Work item: Type out the full set of entries again, unchanged.

━━━━━ Exercise materials ━━━━━

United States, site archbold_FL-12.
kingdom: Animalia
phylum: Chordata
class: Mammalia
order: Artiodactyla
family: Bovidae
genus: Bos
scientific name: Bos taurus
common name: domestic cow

━━━━━

Solution to this problem:
United States, site archbold_FL-12.
kingdom: Animalia
phylum: Chordata
class: Mammalia
order: Artiodactyla
family: Bovidae
genus: Bos
scientific name: Bos taurus
common name: domestic cow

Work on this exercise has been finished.